On another occasion a criminal known as Mitka Grek stabbed to death a young worker. Allegedly Dzhughashvili had told Grek that the man was a spy.37

Revolutionaries had no compunction about eliminating those who were informing on them or disrupting their activity. The point about Dzhughashvili, however, was that he did this sort of thing on the quiet. The customary examination of the accused was not made. Dzhughashvili simply made up his mind and instigated action.38 He put his fellow conspirators in the path of danger while keeping clear of the deed. He was decisive, ruthless and supremely confident. Yet he was also brave.

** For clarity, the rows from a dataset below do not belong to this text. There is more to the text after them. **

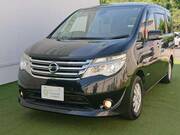 2014 NISSAN SERENA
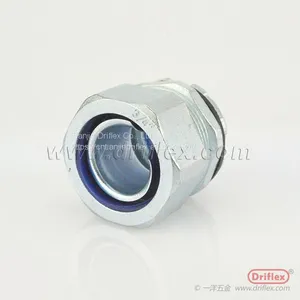 ZINC ALLOY STRAIGHT CONNECTOR thumbnail-4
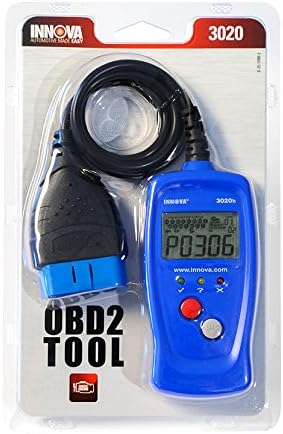 Diagnostic Code Reader Scan Tool with ABS for OBD2 Vehicles
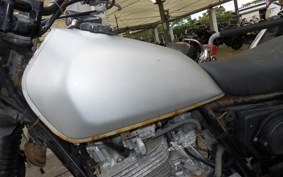 SUZUKI GRASSTRACKERビッグボー(ショ NJ47A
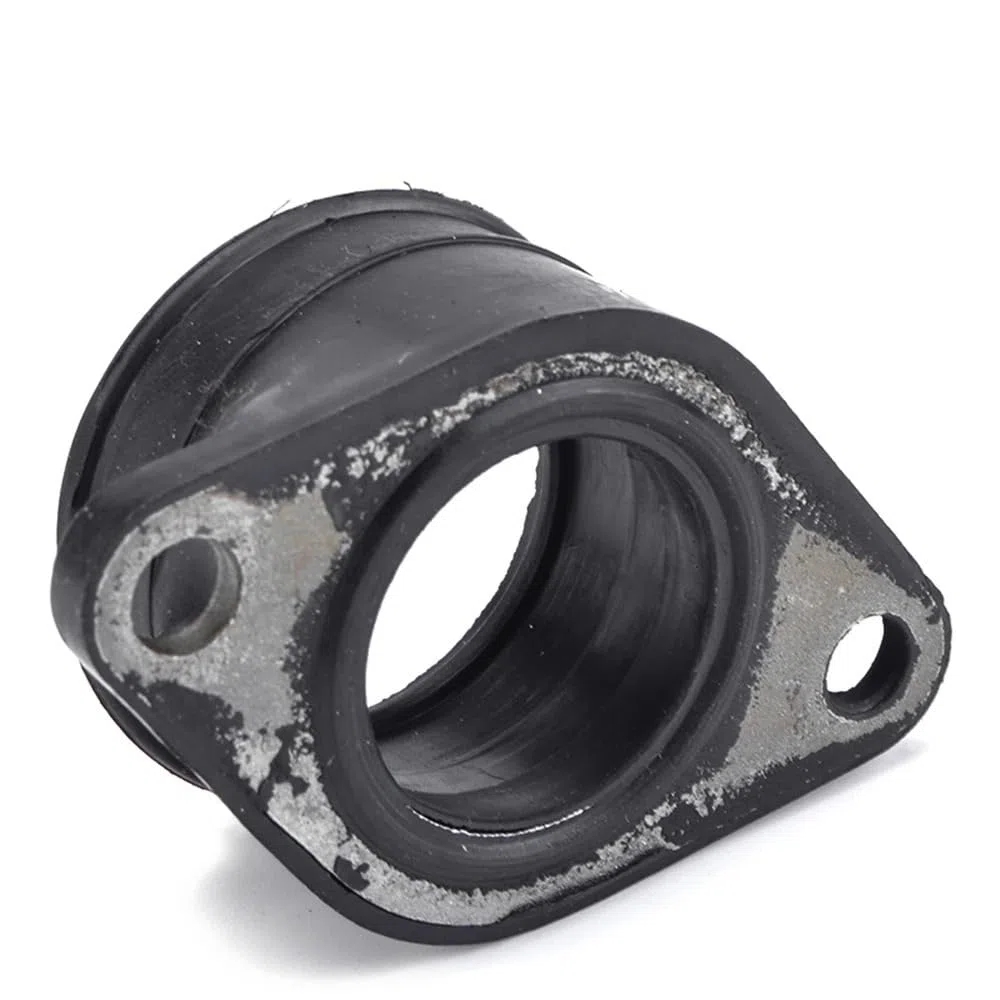 Adaptador de Interfaz de carburador DR 200, colector de admisión for Suzuki DR200 DR-200SE DR200S TS 250 for Savage 13110-42A12 13110-42A01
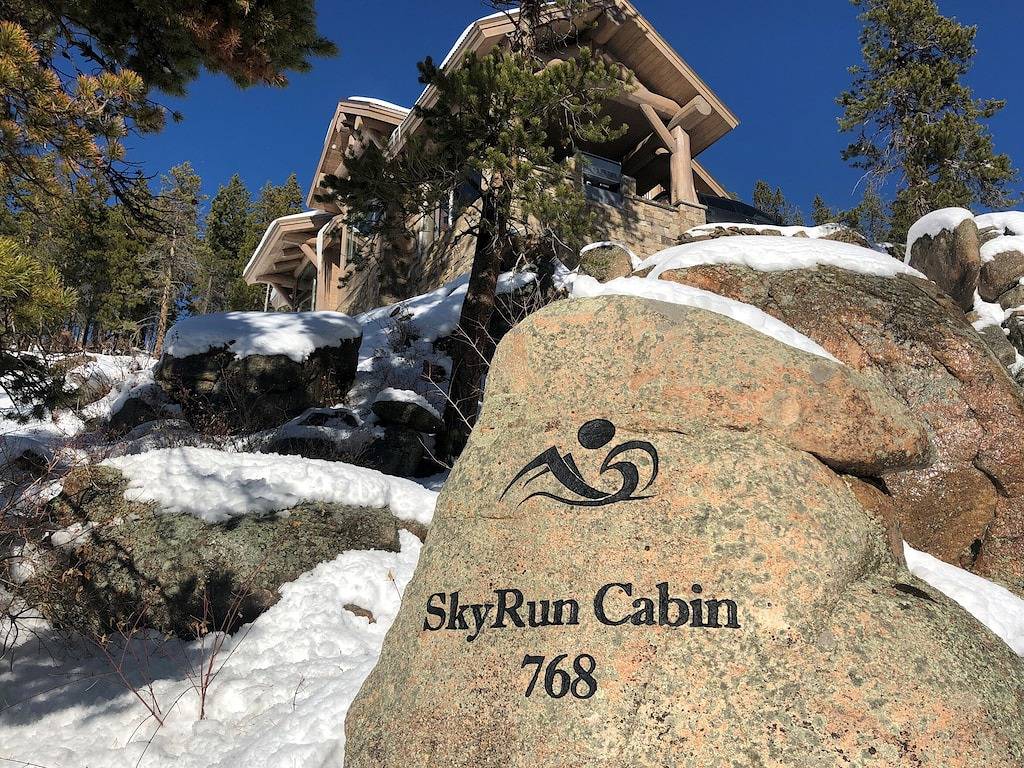 Berghütte, tolle Aussicht, Fahrt nach Denver oder Boulder oder Nederland in Gilpin County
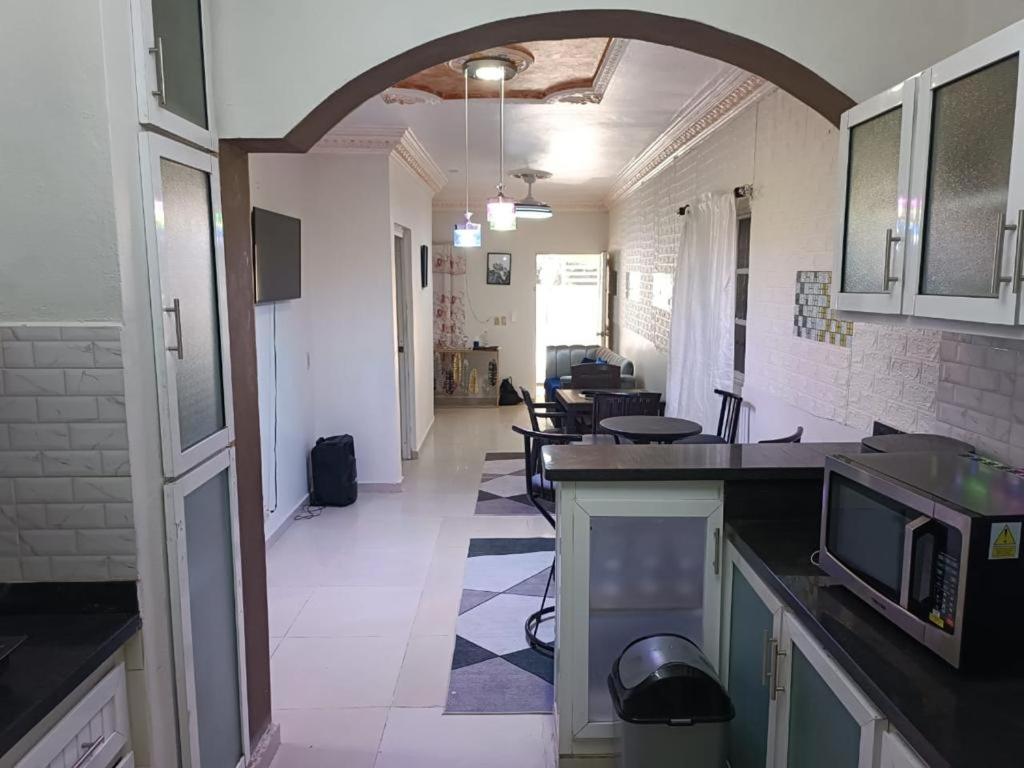 Apartamento Vista Sur photo 3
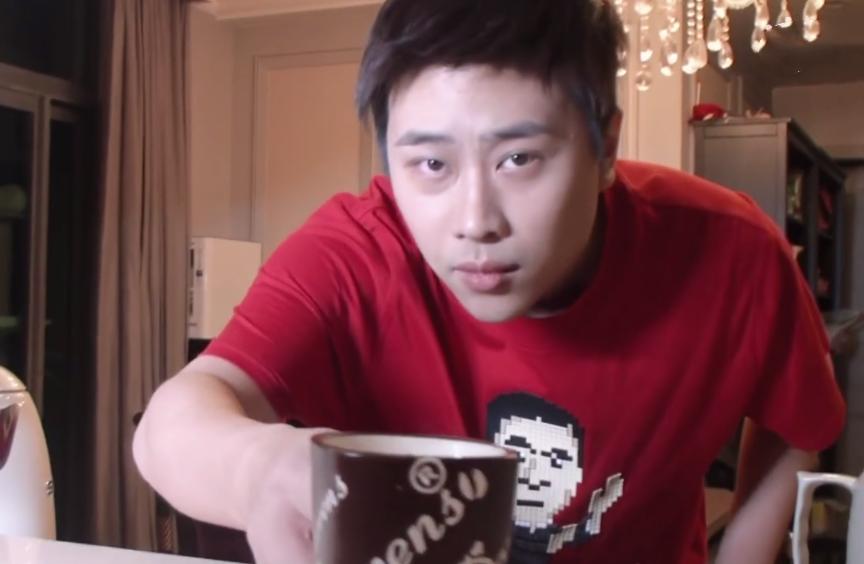 uu卢本伟抖音,卢本伟uu小视频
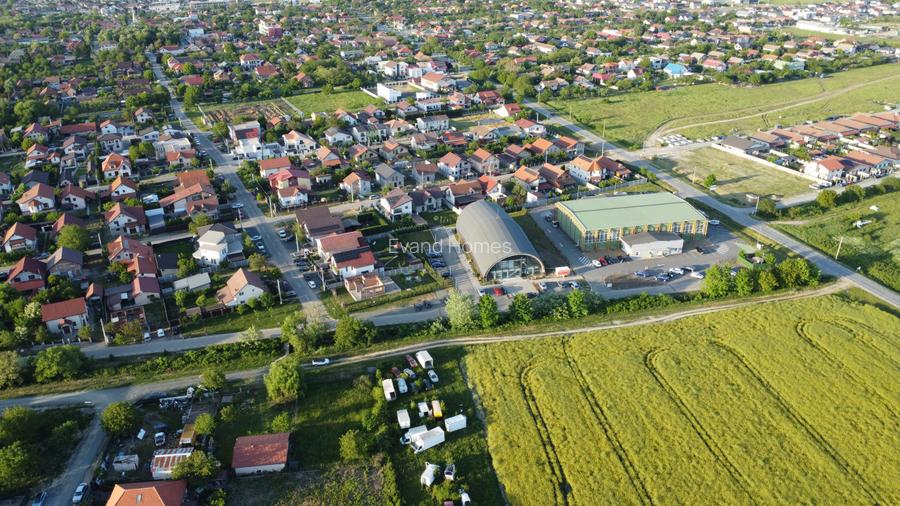 Oportunitate - Teren cu pozitie centrala Mosnita Noua - 10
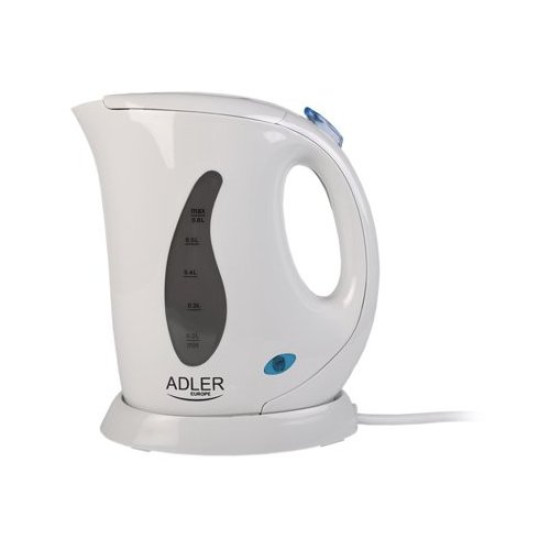 Adler AD02 vízforraló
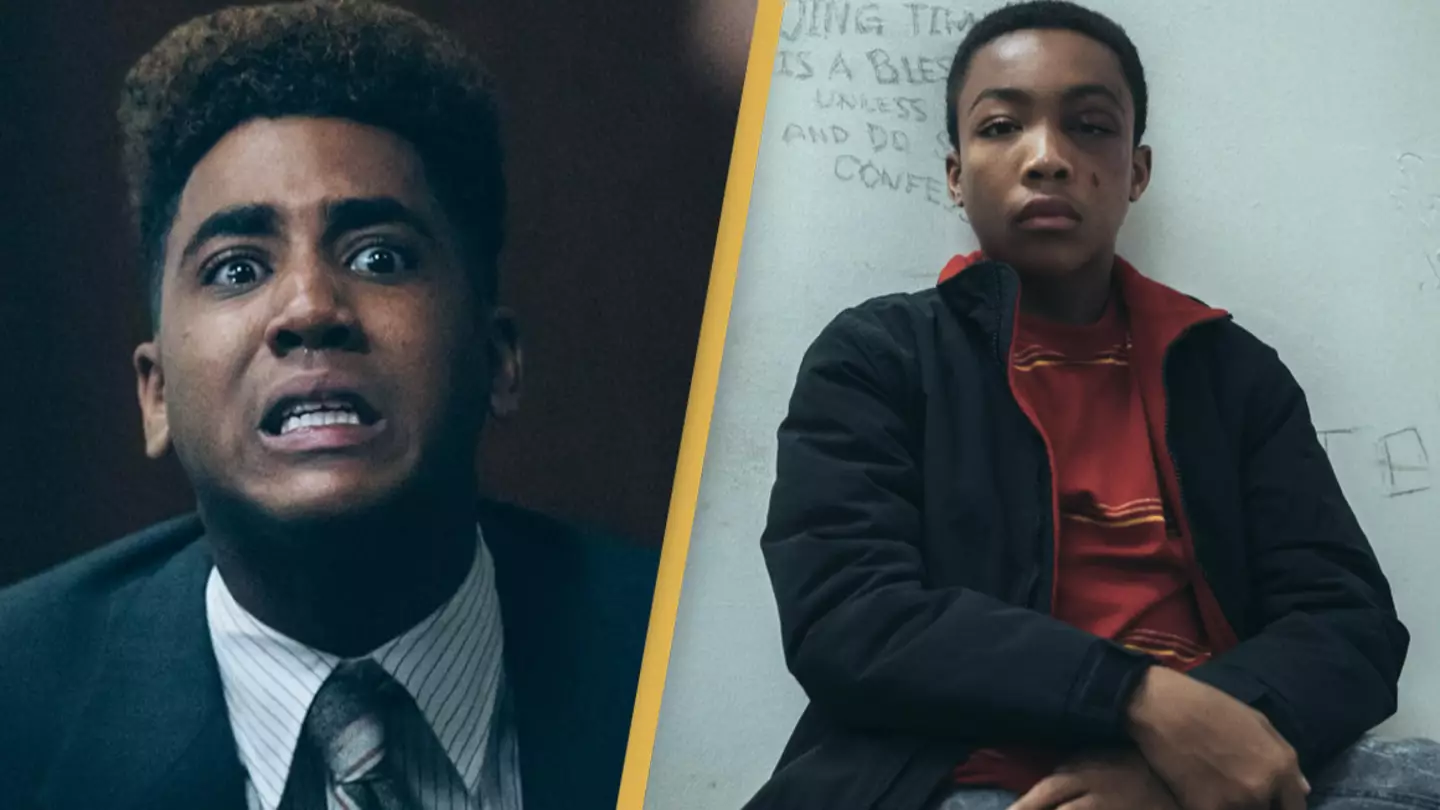 Netflix viewers unable to finish 'haunting' series as it'll have you breaking down 'in tears'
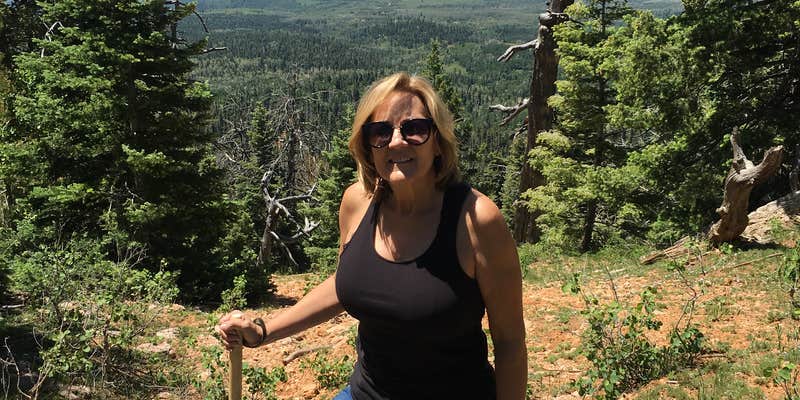 Camper submitted image from Pinewoods Resort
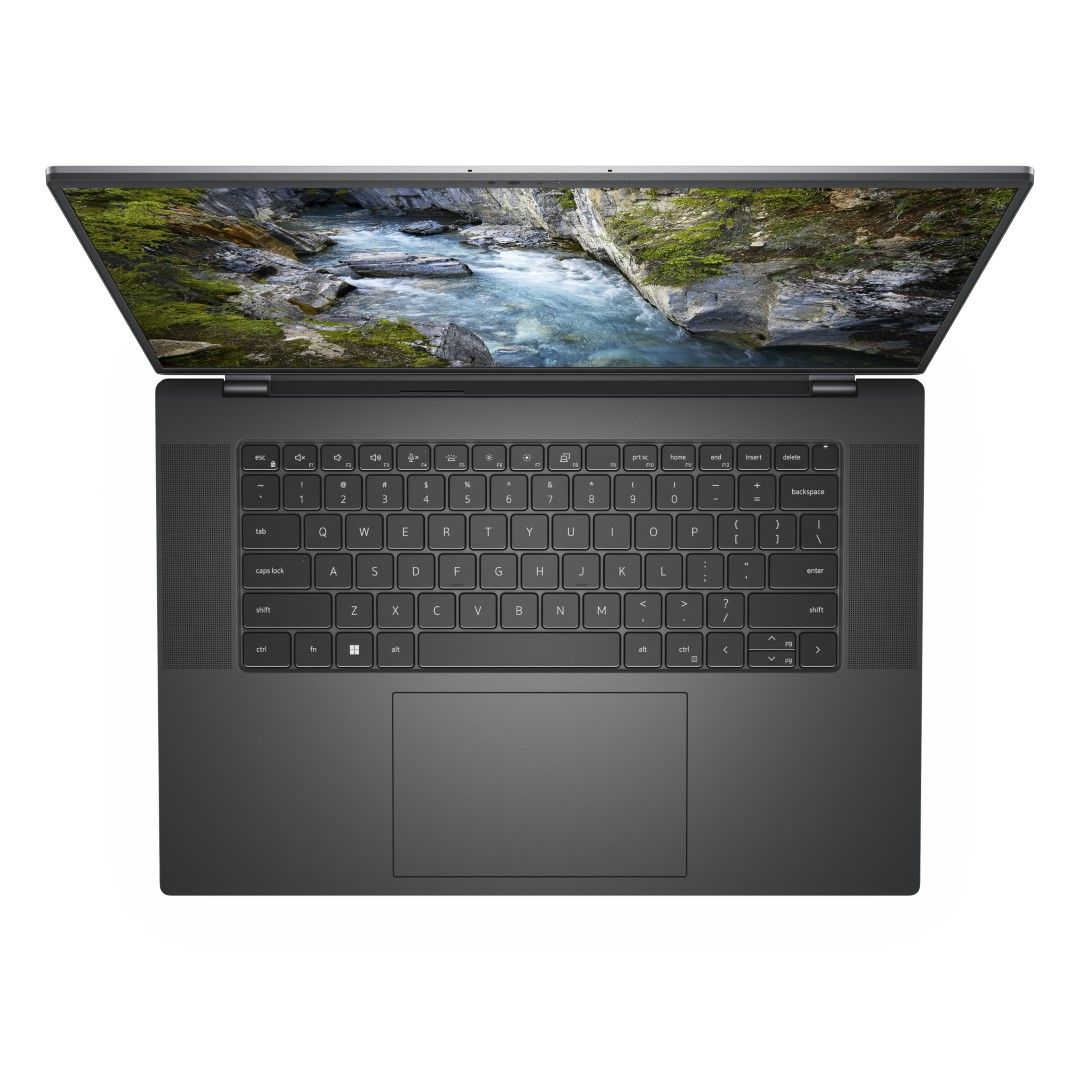 Dell Precision 5680 DWYK5 16" Laptop Intel i7 13th Gen 32GB RAM 1TB RTX 3500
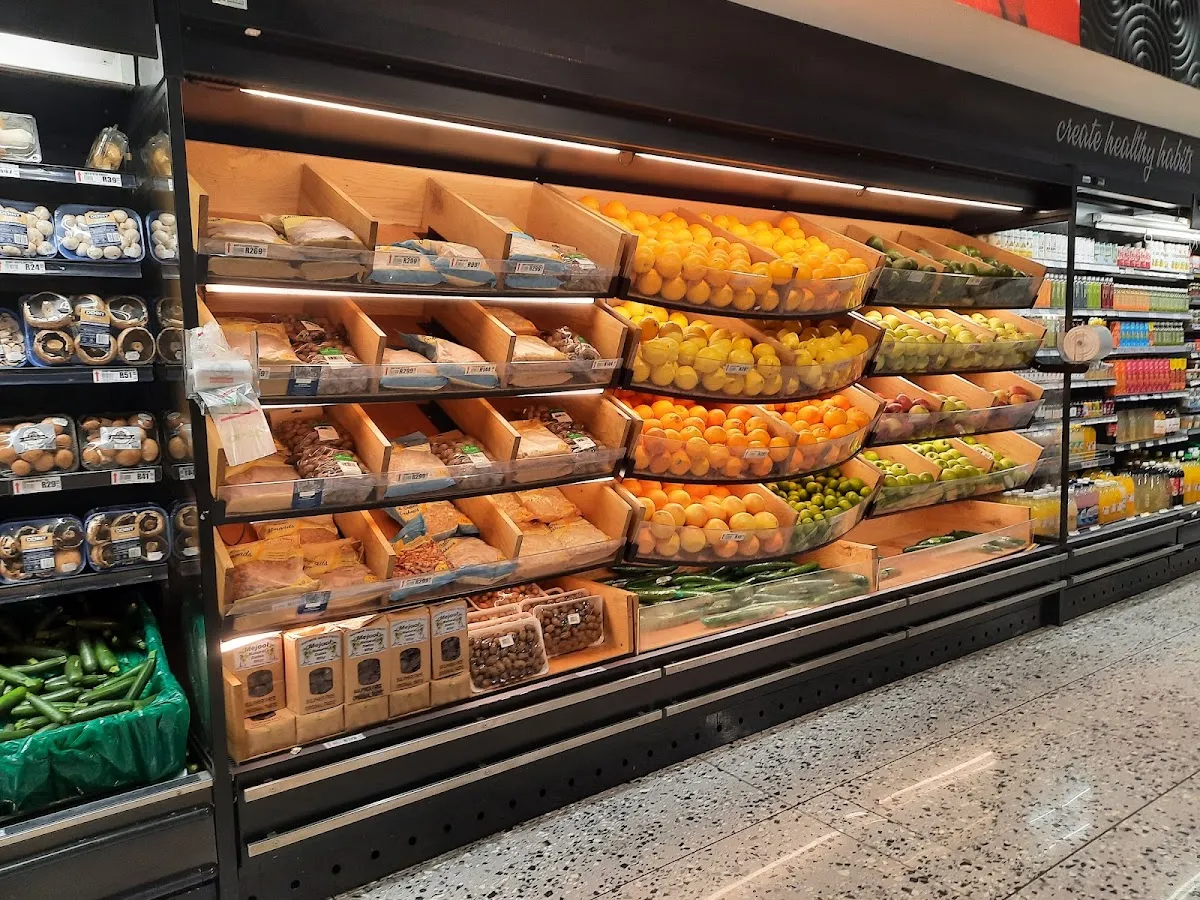 SPAR Sea Point — photo 6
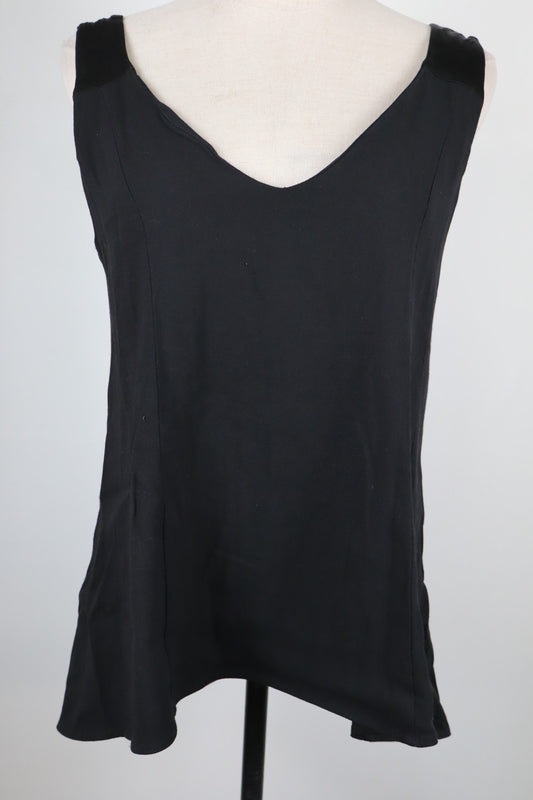 TWINSET SIMONA BARBIERI MAGLIA DONNA TG. 46 WOMAN VINTAGE T-SHIRT CASUAL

This is usually overlooked by those who seek to ascribe every possible defect to him. Even his detractor Semen Vereshchak conceded that Dzhughashvili carried himself with courage and dignity in the face of the authorities. On Easter Day in 1909 a unit of soldiers burst into the political block to beat up all the inmates. Dzhughashvili showed no fear. He resolved to show the soldiers that their violence would never break him. Clutching a book in his hand, he held his head high as they laid into him.39

Such behaviour was extraordinary enough for Vereshchak to remember with awe. Other usual aspects of Dzhughashvili’s comportment were less endearing. He got over his wife’s death with unseemly haste and, whenever he was out of prison, chased skirt with enthusiasm. Slim, silent and confident, he had always been attractive to women. He acquired a girlfriend, Tatiana Sukhova, in Solvychegodsk in 1909. He had arrived there with southern clothing unsuitable for the bleak winter of the Russian north. Sukhova helped him out; she even gave him money and helped him to escape.40 On another of his stays in Solvychegodsk he went out with local schoolgirl Pelageya Onufrieva. She was only seventeen years old at the time. This was not the last of his sexual conquests of adolescents41 and not all his comrades approved then or later. Still less desirable was his handling of Maria Kuzakova. She owned one of the large wooden houses in Solvychegodsk where he found lodgings. Kuzakova was a young peasant widow. In due time she produced a baby whom she christened Konstantin.